Begin at the line below that contains "Is the owl's". Repeat it and all remaining lines of the records exactly.

(Stored data)
==*==

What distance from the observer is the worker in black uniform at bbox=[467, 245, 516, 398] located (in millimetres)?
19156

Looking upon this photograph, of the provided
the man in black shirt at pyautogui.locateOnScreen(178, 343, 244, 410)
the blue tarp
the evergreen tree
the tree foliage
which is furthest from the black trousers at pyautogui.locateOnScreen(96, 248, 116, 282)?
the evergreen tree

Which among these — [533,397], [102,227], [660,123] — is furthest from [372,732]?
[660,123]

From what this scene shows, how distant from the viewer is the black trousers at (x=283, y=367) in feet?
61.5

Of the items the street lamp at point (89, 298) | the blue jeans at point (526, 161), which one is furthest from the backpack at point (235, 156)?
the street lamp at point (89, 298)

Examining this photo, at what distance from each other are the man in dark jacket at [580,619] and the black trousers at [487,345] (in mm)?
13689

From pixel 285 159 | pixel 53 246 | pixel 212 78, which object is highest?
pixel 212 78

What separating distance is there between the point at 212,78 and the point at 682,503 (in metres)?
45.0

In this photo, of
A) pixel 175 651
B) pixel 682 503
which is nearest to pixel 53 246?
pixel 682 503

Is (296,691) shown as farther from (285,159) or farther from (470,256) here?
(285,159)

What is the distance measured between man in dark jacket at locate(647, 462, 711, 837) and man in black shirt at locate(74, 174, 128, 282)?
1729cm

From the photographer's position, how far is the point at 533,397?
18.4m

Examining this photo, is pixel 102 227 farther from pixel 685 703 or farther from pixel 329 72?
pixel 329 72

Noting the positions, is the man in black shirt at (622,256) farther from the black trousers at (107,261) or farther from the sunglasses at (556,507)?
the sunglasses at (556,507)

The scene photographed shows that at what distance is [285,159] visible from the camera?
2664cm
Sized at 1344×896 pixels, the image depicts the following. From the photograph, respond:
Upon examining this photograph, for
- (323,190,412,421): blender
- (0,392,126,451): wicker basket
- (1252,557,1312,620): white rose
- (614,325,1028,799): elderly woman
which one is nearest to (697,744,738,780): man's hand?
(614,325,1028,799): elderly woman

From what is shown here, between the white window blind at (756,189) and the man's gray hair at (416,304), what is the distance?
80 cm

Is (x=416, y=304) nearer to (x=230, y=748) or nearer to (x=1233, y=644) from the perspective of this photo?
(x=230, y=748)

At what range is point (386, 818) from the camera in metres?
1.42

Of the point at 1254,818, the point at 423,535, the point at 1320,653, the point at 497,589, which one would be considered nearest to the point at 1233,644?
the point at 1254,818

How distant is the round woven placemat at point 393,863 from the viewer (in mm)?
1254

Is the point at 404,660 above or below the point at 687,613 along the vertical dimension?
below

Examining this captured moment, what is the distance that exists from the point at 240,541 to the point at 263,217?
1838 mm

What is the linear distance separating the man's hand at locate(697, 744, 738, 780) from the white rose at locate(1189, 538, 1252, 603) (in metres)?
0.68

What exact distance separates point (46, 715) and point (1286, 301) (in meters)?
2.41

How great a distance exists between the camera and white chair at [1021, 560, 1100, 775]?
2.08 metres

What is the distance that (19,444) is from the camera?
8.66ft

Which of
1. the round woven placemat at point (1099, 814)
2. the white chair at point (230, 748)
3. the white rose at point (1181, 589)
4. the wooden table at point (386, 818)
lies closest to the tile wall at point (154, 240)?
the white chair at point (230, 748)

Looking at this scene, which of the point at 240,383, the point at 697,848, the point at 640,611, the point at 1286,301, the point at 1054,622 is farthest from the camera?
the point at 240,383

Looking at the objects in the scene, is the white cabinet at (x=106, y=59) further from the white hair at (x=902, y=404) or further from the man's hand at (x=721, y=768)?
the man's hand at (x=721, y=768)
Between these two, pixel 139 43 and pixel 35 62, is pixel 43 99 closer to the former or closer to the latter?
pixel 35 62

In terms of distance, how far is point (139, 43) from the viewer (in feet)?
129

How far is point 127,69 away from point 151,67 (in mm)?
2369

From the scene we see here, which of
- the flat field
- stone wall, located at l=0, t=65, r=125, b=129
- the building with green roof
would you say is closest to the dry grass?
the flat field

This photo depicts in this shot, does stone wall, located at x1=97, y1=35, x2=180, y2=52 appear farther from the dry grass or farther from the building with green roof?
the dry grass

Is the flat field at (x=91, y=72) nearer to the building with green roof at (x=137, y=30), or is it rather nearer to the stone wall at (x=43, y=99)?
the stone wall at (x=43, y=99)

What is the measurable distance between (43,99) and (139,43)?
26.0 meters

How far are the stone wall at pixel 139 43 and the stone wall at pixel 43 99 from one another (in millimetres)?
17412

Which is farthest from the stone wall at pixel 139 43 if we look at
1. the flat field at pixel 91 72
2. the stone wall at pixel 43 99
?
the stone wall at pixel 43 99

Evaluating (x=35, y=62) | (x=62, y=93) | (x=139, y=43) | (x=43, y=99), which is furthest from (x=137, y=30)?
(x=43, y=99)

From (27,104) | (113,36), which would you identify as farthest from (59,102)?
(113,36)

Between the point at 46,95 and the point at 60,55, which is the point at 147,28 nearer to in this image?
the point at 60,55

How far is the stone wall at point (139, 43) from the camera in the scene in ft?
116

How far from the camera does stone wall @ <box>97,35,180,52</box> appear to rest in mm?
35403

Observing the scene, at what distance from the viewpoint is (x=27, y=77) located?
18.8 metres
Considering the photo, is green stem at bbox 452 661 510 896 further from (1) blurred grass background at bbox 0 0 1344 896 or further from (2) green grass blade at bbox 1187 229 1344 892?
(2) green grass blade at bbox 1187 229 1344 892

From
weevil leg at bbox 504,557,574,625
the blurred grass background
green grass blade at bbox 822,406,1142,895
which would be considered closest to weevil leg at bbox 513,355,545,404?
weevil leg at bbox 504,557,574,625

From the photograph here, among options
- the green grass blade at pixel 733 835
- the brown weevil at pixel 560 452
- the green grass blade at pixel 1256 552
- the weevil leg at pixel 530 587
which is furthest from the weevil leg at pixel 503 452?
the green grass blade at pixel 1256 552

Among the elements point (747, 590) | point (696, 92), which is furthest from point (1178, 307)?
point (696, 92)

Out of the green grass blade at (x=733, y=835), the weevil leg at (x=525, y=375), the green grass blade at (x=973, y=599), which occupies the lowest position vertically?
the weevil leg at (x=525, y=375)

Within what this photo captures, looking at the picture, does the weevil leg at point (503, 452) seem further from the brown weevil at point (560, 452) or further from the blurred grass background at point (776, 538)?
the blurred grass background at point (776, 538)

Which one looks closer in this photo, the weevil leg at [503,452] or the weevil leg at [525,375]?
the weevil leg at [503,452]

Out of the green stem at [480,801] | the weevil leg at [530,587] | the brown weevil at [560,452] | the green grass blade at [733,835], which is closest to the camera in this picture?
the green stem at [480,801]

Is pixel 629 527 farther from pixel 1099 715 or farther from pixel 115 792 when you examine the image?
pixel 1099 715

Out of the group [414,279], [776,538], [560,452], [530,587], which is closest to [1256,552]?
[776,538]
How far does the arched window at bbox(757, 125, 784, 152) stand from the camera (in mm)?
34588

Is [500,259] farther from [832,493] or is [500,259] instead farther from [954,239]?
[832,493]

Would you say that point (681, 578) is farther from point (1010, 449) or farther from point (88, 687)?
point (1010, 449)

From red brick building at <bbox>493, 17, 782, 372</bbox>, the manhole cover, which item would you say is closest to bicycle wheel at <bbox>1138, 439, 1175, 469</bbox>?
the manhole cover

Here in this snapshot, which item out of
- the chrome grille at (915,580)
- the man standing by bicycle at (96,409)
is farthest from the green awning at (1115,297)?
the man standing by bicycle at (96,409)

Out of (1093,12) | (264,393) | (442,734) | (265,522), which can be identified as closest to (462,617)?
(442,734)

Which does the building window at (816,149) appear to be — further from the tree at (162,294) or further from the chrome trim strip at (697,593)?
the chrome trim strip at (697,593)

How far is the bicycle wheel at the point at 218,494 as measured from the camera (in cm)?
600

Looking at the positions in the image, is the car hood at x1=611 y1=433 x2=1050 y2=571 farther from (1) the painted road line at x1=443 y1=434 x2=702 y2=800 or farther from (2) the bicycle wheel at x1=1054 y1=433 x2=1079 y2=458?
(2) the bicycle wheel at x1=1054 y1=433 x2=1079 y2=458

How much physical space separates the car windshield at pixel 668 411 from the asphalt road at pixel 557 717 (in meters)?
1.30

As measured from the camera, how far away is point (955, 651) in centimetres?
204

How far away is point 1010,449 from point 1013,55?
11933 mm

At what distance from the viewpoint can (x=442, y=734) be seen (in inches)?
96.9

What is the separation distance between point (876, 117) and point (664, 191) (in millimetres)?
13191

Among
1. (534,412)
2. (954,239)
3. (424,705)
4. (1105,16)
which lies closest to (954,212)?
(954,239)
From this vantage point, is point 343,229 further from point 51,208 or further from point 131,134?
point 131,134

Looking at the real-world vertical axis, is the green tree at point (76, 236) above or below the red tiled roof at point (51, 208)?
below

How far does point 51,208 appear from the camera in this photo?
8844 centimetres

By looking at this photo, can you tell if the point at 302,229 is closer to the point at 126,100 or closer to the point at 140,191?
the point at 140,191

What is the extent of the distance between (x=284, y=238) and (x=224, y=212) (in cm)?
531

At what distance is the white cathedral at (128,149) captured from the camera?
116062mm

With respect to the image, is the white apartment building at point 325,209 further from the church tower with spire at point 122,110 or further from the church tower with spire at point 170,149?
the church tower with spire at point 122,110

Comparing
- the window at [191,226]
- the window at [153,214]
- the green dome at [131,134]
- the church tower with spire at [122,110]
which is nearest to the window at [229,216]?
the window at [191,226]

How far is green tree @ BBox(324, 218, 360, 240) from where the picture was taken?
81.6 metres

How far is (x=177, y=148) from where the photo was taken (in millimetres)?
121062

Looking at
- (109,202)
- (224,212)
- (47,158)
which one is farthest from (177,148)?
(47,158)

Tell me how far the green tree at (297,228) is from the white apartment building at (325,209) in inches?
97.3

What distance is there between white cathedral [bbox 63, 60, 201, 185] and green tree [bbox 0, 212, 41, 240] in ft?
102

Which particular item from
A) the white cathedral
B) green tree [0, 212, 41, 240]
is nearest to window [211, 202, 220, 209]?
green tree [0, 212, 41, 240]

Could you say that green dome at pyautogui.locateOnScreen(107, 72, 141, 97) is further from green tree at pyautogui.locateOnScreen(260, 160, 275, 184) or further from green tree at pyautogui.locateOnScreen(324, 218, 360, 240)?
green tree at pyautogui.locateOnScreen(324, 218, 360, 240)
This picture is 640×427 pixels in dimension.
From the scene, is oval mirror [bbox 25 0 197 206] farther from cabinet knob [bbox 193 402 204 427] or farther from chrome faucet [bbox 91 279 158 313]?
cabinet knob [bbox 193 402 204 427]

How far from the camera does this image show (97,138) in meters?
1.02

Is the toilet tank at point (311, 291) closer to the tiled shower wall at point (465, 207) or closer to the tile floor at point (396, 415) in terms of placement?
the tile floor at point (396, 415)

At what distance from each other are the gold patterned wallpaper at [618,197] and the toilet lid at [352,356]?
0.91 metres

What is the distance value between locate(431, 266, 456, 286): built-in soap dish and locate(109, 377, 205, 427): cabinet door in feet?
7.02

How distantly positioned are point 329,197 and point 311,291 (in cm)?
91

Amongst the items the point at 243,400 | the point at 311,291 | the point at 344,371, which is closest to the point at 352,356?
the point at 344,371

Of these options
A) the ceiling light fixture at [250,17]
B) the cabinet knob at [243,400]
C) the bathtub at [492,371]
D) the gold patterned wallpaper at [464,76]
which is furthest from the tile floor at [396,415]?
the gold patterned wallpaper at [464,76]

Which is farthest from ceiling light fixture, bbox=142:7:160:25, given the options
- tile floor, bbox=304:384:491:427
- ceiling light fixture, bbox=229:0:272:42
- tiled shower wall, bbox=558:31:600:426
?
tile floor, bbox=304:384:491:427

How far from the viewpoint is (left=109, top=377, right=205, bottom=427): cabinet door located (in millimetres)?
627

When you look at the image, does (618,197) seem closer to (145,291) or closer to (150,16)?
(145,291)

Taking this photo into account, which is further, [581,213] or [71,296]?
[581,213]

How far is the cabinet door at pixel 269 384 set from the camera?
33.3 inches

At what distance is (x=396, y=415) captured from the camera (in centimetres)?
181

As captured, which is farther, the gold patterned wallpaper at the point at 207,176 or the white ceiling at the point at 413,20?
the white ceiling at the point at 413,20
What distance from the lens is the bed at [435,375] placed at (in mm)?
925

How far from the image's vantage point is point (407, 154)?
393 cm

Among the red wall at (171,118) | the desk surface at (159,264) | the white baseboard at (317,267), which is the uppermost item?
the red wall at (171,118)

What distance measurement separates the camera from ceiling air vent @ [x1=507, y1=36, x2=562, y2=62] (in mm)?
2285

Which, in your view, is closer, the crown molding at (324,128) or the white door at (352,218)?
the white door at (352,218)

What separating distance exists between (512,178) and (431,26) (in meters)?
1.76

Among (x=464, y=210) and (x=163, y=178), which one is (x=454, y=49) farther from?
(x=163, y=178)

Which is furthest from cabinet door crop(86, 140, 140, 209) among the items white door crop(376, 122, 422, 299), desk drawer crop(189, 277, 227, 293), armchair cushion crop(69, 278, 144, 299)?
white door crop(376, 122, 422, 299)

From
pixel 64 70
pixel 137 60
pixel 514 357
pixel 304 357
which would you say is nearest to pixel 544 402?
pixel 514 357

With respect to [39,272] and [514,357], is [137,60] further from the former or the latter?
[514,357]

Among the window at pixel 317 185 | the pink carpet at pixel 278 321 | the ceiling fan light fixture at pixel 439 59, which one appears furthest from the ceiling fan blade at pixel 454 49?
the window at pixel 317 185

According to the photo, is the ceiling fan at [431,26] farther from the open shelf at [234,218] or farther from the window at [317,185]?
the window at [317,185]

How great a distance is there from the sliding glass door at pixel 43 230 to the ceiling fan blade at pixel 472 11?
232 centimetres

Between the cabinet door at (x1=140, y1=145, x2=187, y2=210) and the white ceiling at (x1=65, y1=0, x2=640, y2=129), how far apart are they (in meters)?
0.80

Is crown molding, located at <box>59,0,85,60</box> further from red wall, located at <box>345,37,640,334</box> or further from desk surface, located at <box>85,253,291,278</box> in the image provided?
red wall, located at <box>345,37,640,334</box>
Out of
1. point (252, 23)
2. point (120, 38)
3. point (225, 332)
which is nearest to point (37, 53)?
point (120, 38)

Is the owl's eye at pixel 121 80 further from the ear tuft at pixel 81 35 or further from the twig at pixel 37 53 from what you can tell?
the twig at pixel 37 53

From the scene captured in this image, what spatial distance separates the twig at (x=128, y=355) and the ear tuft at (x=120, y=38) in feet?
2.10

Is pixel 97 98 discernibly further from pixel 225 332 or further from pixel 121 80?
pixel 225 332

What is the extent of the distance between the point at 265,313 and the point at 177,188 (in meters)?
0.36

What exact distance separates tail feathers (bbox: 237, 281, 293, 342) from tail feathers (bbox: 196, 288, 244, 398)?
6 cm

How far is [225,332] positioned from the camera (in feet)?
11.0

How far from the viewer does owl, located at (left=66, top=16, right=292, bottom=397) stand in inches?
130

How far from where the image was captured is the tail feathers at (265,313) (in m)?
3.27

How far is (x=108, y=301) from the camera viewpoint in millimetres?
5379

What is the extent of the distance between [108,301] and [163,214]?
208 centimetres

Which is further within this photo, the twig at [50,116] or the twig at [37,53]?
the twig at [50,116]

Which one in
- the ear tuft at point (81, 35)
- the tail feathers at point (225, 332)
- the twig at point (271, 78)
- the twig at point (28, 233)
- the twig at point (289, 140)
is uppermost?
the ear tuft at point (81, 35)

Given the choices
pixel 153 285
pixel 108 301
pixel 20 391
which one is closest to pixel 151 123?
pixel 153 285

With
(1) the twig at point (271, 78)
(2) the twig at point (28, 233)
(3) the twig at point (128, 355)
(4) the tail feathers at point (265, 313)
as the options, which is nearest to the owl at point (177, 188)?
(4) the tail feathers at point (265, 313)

==*==

[Response to this task]
Is the owl's eye at pixel 121 80 further from the ear tuft at pixel 81 35 or further from the twig at pixel 37 53 from what you can tell?
the twig at pixel 37 53

From the scene captured in this image, what spatial distance separates the twig at (x=128, y=355) and the ear tuft at (x=120, y=38) in feet?
2.10

Is pixel 97 98 discernibly further from pixel 225 332 or further from pixel 121 80?
pixel 225 332

What is the extent of the distance between the point at 265,313 and the point at 177,188 (in meters)?
0.36

What exact distance separates tail feathers (bbox: 237, 281, 293, 342) from tail feathers (bbox: 196, 288, 244, 398)?
6 cm

How far is [225,332] positioned from the camera (in feet)?
11.0

How far from the viewer does owl, located at (left=66, top=16, right=292, bottom=397) stand in inches?
130

How far from where the image was captured is the tail feathers at (265,313) (in m)?
3.27

How far is (x=108, y=301) from the camera viewpoint in millimetres?
5379

What is the extent of the distance between [108,301] and [163,214]?
208 centimetres

Which is further within this photo, the twig at [50,116] or the twig at [37,53]?
the twig at [50,116]

Which one in
- the ear tuft at point (81, 35)
- the tail feathers at point (225, 332)
- the twig at point (271, 78)
- the twig at point (28, 233)
- the twig at point (289, 140)
is uppermost?
the ear tuft at point (81, 35)

Given the choices
pixel 153 285
pixel 108 301
pixel 20 391
which one is closest to pixel 151 123?
pixel 153 285

With
(1) the twig at point (271, 78)
(2) the twig at point (28, 233)
(3) the twig at point (128, 355)
(4) the tail feathers at point (265, 313)
as the options, which is nearest to the owl at point (177, 188)?
(4) the tail feathers at point (265, 313)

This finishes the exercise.